Capital Market: The capital market, on the other hand, deals with long-term financial instruments like stocks, bonds, and other securities with maturities exceeding one year. These instruments are used for raising capital for investment purposes.
Maturity Period
Money Market: Money market securities have a short maturity period, typically ranging from a few days to a year. The focus is on providing liquidity for short-term funding needs.
Capital Market: Capital market securities have a longer maturity period, often extending to several years or even decades. These instruments are designed to finance long-term projects and investments.
Risk and Return Profile
Money Market: Money market instruments are generally considered to be low-risk, low-return investments. They are favored by investors who prioritize capital preservation and liquidity over higher returns.
Capital Market: Capital market instruments, such as stocks and corporate bonds, carry higher levels of risk compared to money market instruments. However, they also offer the potential for higher returns, making them attractive to investors seeking growth over the long term.
Roles of the Stock Market
The stock market, which is a key component of the capital market, plays several crucial roles in the economy:
Facilitating Capital Formation: The stock market provides companies with a platform to raise capital by issuing shares to the public. This capital can be used for expanding operations, funding research and development, and making strategic investments.
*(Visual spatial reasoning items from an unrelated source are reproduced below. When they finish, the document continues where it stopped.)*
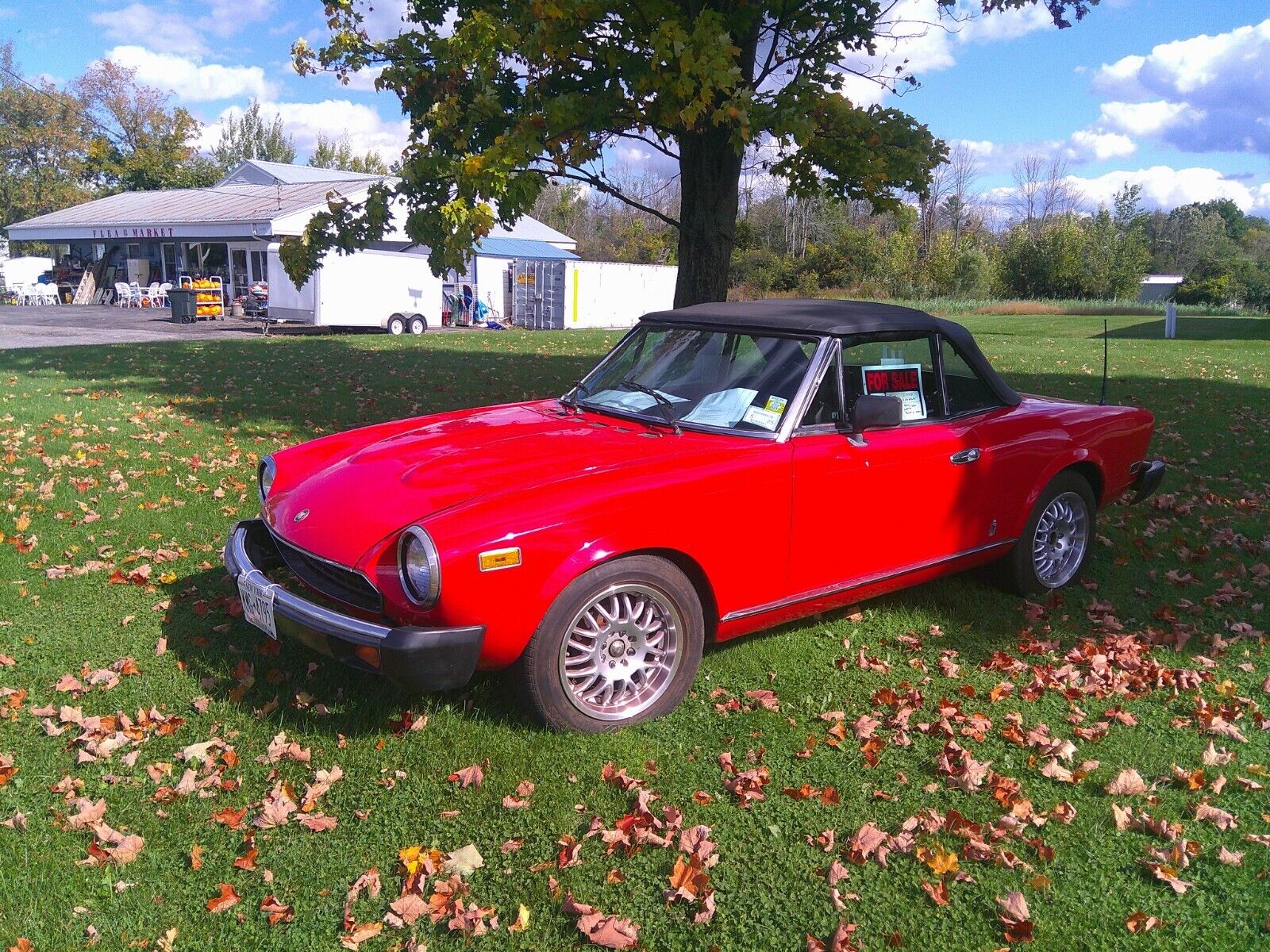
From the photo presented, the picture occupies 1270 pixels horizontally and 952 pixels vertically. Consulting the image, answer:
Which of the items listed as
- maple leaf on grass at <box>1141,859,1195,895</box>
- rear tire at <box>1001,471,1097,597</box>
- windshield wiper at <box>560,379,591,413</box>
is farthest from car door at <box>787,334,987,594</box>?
maple leaf on grass at <box>1141,859,1195,895</box>

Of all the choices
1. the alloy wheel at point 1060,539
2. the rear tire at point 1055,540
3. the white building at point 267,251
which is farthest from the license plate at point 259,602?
the white building at point 267,251

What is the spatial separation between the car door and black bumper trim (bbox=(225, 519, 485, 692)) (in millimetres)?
1542

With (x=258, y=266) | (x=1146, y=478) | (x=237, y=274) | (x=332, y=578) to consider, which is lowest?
(x=332, y=578)

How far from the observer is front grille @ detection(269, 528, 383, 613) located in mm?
3604

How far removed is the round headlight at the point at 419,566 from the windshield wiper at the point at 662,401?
139cm

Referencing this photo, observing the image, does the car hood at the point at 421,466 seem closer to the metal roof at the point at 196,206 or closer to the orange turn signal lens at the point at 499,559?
the orange turn signal lens at the point at 499,559

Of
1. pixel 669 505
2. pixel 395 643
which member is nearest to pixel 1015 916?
pixel 669 505

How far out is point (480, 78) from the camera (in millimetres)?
8641

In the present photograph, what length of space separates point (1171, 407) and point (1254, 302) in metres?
44.7

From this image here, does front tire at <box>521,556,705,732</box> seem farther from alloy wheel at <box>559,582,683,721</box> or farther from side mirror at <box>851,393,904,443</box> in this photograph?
side mirror at <box>851,393,904,443</box>

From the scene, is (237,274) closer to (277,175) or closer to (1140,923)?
(277,175)

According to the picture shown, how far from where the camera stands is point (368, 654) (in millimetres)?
3385

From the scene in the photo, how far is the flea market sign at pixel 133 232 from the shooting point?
119ft

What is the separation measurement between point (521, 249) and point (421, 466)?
35.9 meters
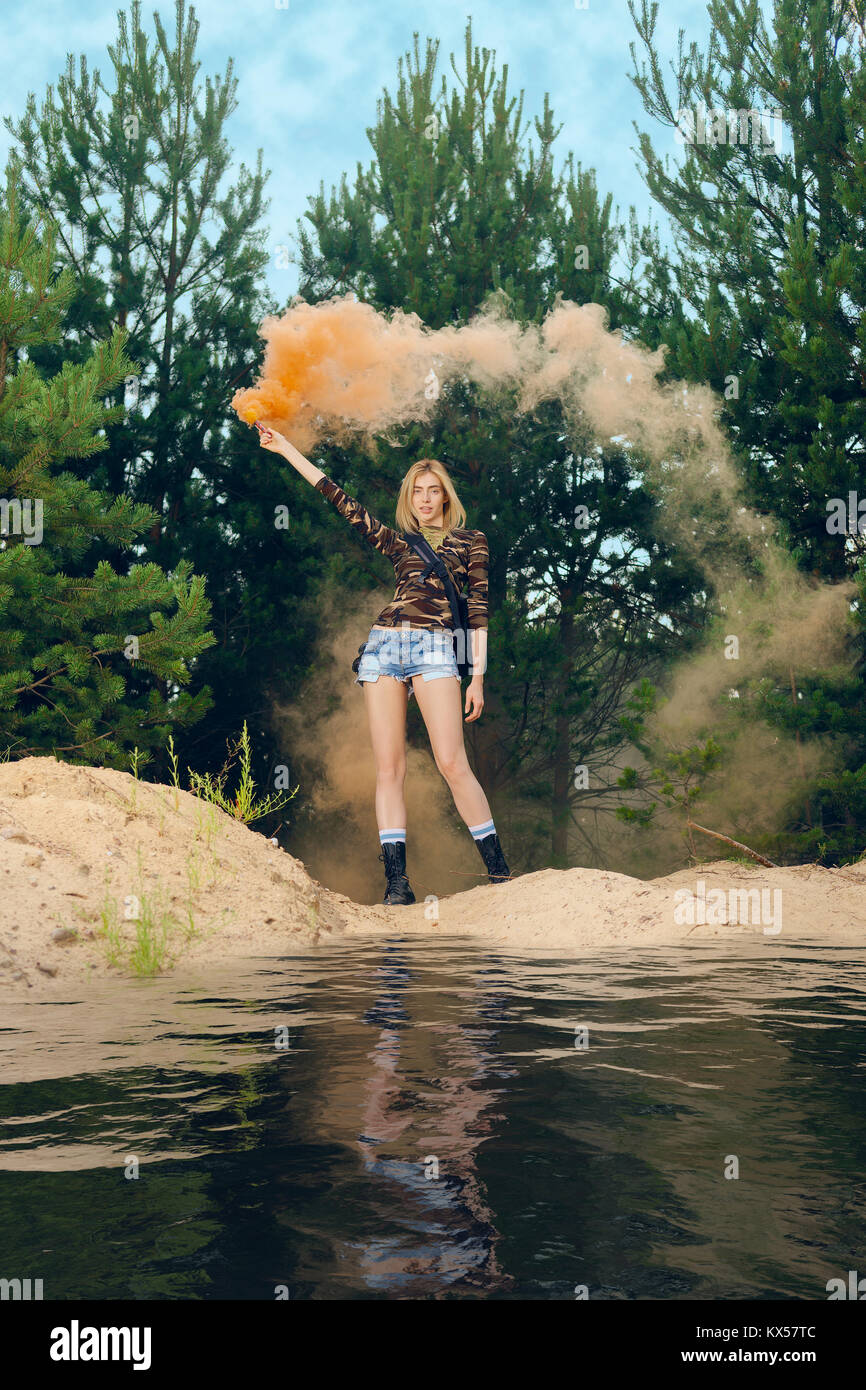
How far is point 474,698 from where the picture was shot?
28.6ft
Secondary Trading: The stock market enables the trading of existing shares among investors. This secondary trading provides liquidity to investors, allowing them to buy and sell shares easily. It also establishes a market price for the company’s stock based on supply and demand.
Price Discovery: Stock prices are determined through the interactions of buyers and sellers in the stock market. This process of price discovery reflects the market’s assessment of a company’s financial health, performance, and future prospects.
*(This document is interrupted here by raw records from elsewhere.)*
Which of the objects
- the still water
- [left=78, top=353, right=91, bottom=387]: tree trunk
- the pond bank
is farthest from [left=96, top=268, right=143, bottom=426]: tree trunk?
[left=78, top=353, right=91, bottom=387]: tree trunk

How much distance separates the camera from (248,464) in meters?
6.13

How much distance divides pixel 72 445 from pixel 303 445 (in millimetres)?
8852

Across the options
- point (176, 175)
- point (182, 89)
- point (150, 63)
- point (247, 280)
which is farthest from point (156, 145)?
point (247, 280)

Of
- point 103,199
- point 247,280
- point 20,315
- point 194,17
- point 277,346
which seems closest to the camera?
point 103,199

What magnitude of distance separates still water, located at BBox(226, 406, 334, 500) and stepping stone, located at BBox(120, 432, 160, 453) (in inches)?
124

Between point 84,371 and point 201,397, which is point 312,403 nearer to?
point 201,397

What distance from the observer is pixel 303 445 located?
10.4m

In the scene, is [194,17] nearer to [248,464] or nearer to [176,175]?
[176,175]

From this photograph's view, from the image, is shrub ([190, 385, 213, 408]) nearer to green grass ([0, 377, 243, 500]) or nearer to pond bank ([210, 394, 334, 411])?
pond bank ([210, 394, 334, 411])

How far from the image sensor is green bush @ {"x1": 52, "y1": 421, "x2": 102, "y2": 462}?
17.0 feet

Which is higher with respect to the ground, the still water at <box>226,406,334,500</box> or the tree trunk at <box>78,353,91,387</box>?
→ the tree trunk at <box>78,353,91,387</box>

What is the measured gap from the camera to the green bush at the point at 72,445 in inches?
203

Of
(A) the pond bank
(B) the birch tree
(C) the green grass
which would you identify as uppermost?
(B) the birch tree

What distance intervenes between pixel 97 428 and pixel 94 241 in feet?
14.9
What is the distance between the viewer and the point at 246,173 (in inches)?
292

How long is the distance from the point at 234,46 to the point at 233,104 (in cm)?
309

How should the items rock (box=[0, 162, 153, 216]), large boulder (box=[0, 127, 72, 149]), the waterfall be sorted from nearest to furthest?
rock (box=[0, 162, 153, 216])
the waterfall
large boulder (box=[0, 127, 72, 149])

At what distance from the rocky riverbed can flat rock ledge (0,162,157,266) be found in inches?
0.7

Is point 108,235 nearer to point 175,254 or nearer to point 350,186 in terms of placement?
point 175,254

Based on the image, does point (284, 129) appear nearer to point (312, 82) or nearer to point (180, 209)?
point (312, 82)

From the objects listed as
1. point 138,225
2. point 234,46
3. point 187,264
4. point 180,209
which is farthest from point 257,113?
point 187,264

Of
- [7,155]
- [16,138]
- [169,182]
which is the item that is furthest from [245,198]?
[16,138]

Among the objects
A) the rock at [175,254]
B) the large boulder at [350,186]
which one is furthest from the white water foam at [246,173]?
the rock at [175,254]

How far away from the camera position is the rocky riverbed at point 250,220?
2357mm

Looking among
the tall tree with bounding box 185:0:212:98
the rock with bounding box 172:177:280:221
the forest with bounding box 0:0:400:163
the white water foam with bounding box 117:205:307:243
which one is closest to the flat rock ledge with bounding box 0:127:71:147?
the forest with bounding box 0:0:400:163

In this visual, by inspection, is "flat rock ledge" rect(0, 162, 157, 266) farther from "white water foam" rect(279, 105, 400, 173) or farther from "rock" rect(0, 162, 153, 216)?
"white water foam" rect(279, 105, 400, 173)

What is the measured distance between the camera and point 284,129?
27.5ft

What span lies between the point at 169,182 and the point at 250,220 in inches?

Corporate Governance: Publicly traded companies are subject to regulatory requirements and reporting standards imposed by stock exchanges. This promotes transparency and accountability in corporate governance, ensuring that companies provide accurate and timely information to investors.
Question 2
Primary vs. Secondary Markets
Primary Market: The primary market is where new securities are issued to the public for the first time. Companies use the primary market to raise fresh capital by selling shares or bonds directly to investors.
Secondary Market: The secondary market involves the trading of existing securities among investors. This market does not provide capital to the issuing company; instead, it facilitates the exchange of ownership between investors.
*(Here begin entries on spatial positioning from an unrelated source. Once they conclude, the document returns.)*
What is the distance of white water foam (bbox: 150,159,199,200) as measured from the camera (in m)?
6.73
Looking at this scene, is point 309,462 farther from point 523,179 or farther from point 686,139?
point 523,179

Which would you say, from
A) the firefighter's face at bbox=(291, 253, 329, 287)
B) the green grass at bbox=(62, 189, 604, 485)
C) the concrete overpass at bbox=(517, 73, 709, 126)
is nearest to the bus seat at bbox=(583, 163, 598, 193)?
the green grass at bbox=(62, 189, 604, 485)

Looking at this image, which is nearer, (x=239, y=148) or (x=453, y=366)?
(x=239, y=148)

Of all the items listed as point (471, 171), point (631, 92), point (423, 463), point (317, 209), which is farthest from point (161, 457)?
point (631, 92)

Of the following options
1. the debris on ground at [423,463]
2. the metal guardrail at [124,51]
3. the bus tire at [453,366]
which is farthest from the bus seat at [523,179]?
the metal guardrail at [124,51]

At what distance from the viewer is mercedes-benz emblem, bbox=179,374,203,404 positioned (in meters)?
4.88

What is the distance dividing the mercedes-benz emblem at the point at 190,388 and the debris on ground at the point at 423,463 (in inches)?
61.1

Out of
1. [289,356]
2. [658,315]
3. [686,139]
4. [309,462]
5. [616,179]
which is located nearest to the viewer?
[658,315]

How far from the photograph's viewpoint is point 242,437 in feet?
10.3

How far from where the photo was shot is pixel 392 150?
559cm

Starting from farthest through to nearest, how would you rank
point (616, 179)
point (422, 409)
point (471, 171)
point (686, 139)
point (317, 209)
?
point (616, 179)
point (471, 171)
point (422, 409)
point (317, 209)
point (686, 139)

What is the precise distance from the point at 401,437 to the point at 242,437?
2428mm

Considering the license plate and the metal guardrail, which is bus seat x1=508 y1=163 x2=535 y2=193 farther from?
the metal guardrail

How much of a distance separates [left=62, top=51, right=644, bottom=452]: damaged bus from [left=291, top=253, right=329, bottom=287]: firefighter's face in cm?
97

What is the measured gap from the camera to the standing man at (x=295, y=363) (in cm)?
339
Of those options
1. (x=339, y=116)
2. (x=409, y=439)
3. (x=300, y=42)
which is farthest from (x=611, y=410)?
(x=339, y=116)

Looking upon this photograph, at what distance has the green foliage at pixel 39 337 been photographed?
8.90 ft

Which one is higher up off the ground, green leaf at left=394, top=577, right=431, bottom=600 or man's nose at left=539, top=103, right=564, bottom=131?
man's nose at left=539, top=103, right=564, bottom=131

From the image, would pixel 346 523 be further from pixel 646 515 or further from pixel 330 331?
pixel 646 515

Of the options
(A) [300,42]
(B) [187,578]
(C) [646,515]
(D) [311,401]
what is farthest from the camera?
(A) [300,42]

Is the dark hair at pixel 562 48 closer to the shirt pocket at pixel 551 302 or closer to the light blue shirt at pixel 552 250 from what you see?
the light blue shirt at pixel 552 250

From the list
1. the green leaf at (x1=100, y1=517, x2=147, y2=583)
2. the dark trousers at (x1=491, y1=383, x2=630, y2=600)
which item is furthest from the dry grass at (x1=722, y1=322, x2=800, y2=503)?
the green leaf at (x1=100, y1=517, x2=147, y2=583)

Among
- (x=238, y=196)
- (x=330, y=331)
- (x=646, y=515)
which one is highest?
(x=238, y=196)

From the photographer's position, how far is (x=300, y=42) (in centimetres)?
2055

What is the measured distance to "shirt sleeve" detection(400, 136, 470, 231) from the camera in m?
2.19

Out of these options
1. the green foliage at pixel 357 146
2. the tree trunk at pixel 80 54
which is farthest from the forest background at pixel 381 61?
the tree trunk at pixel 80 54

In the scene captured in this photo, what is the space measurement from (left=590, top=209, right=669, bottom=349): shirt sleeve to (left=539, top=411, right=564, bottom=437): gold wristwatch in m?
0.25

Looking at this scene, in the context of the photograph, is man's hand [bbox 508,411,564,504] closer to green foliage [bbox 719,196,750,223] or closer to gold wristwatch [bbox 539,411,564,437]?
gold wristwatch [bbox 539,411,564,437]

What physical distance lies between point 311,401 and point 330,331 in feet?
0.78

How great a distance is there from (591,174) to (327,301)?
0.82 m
Methods to Raise Capital in the Primary Markets
Initial Public Offering (IPO): An IPO is the process by which a company offers its shares to the public for the first time. This allows the company to raise capital from a wide range of investors and provides liquidity to its existing shareholders.
Rights Issue: In a rights issue, a company offers additional shares to its existing shareholders in proportion to their current holdings. This enables shareholders to maintain their ownership percentage and gives them the option to invest further.
Private Placement: Private placement involves selling shares directly to a small group of institutional investors, such as mutual funds or private equity firms. This method is often chosen for its efficiency and speed in raising capital.
Organization of Financial Markets based on Maturity of Securities
Financial markets can be organized based on the maturity of securities into:
Money Market: Deals with short-term instruments with maturities of up to one year, facilitating liquidity management and short-term funding needs.
Capital Market: Focuses on long-term instruments with maturities exceeding one year, providing avenues for raising capital for investment and expansion.
Speculation and its Role in Stock Price Determination
Speculation involves making investments based on expectations of future price movements rather than intrinsic value. Speculators seek to profit from price fluctuations. This practice impacts stock prices by introducing buying and selling pressure that might not be directly tied to the company’s fundamentals.
Speculation can lead to overvaluation or undervaluation of stocks in the short term, as market sentiment and investor behavior play a significant role. However, over the long term, fundamental factors like company earnings, growth prospects, and economic conditions tend to have a more substantial influence on stock prices.
In conclusion, understanding the distinctions between the money market and the capital market, the roles of the stock market, the differences between primary and secondary markets, methods of raising capital, market organization based on maturity, and the impact of speculation on stock prices is essential for comprehending the complex landscape of financial markets. These elements collectively shape investment strategies, capital allocation, and economic growth.